-- EXCERPTED TEXT --
..............................

DAQ Testing/20181217

From PREX Wiki
Revision as of 16:41, 20 December 2018 by Cameronc (talk | contribs)
Jump to navigationJump to search

Back to Main Page >> DAQ Documentation Portal >> DAQ Testing >> DAQ Commissioning Notes

Previous Day of Testing << >> Next Day of Testing

December 17th, 2018 Testers: Cameron

Goals

  • Test ET deadtime with et_monitor C++ executable, perform data flow stress tests at 30 Hz and accidental deadtime from bridge slowness at 1kHz

ET Deadtime

See also ET Bridge overview

This is what I did to perform precise and comprehensive tests of the ET deadtime at 30 Hz and 1 kHz:

  • Use 30 Hz injector quartet helicity signals
  • Modify default chunk and queue sizes for testing:
    • set ~/bin/ETbridge_bgr queue to 1 (-q parameter, was 10,000 from previous tests)
    • set ET bridge blocking on (remove -nb parameter)
    • set ET bridge chunk size to 100 (default value = 100, with -c parameter)
    • set (for these tests only) 32 and 64 bit ET queue (input buffer) lengths down to 30 instead of previously increased to 10,000 value (so they fill in 1 second instead of forever) - set these with -q parameter in ~/bin/startcoda and ~/bin/start2ndET
  • Modify client (~/et-12.0/src/cameronc/client_main.C) settings for testing:
    • set client into blocking mode by editing THaEtClient.C and changing "NONBLOCKING" to "BLOCKING" in ET station initializtion
    • set client chunk size to 1 instead of default 100 value (this makes the client request a fresh set of events once for each event, instead of waiting several seconds and confusing the user/simple online analyzer code Bob wrote)
  • Run online analyzer simple client using ./etclient [number of events] [time to "wait"] (and it will print the event number foreach event and complain if event numbers are skipped and calculate relative rates using scalers in the counting house DAQ, as described in prior testing)
  • Check on helicity errors using ~/chkdtime/dtchk code on files in /adaq2/data1/apar/parity18_[run number].dat

Blocking Bridge, Blocking Client

  • Run 4776 - test the PAN decoder, CODA setup (including vqwk ADCs), and online analyzer client all work
    • Client ran at 16ms, which is faster than the 30 Hz flip rate
    • Yes they all work, there are no helicity errors in tape data, no missed event numbers in online analyzer, and vqwk ADCs don't register any buffer read/write errors in the ROC during data collection either
  • Run 4777 - test with a slow analyzer (analyzer speed < flip rate) - start with 66 ms per event (~2x slower than flip rate)
    • There are no helicity errors in tape data, no missed event numbers in online analyzer, and vqwk ADCs don't error during data collection either
    • Once the online analyzer client is killed the backed up events flow through the system unperturbed, even though the entire 64 and 32 bit ET systems had been fully backed all the way up
  • Run 4778 - Test extremely slow analyzer (0.1 Hz analysis) to see how many events can be stored in extra buffer (The ROC's memory, according to Paul King, should be ~2k events or so)

..............................

-- WORK TO COMPLETE --
1: In the DAQ testing notes, to what value was the ET bridge queue in ~/bin/ETbridge_bgr set for these tests?
2: Continue the DAQ testing notes, starting right after their last line.

-- INFORMATION SUPPLIED --
..............................

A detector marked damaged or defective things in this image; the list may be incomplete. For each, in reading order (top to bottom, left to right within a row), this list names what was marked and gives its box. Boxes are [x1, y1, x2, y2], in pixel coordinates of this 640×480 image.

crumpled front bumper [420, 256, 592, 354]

..............................

-- ANSWERS PER TASK --
1: It was set to 1, down from the 10,000 used in earlier tests.

2:
    • This definitely grinds both 64 and 32 bit ET systems to a complete halt
    • No events flow through the ET systems or analyzer once all ET buffers are full, but once the analyzer is killed all of the events produced in the ROC come pouring out
    • This is good from event 2000 (when analyzer was turned on) to event 7299, where one single ROC telnet connection output vqwk read/write buffer error is registered, and the helicity checker sees that this is exactly where the helicity sequence is violated and helicity errors begin
    • The ROC buffer is on the order of 3k events, but further tests will see what is going on
  • Run 4779 - Test to see if maybe its actually the client's input buffer (utilized explicitly during non-blocking mode)
    • Set line 112 ("cue") of THaEtClient.C code to have 30 events long buffer instead of 10,000 as was previously increased to
    • Event 1637 gives the vqwk error (seemingly unrelated to online analyzer client running)
    • Hel errors
  • Run 4780 - Redo 4779 test
    • Made it to 2496 events before vqwk error this time
    • All but the first 100 events were backed up into the ROC memory (so it is not the client "cue")
    • The "normal" vqwk read/write buffer errors are too common for reliable testing of exactly how large the ROC memory is, but assuming ~2k events is probably safe for now
  • Run 4781 - Test et bridge input buffer size and also test to see what the helicity and event numbers and total number of events look like when relying on ROC memory for a long time
    • Edit et_bridge code and recompile to have 30 total events instead of 10,000 - open ~/et-12.0/bob/et32_2_et64.c and edit #NUMEVENTS line and recompile with make etbridge and then copy the executable over to ~/bin/etbridge (you may need to make clean and "cp ./orig/libevio.a ." and then remake)
    • This still backs up both ETs as before, and ROC 23 still stays active for a few thousand events as before
    • Now looking at extreme backed up ROC behavior I see in the rcgui that ROC 23 eventually hits a wall and reads "0" event data taking rate after long enough
    • Interestingly once the ~few thousand event ADC read/write buffer error is reported (event 2494) the ROC will resume reading data (as reported in RC gui)
    • It resumes and then the RC gui ROC event rate drops to zero again, and the ADC hiccup happens again resuming ROC event reading again (so its a cycle)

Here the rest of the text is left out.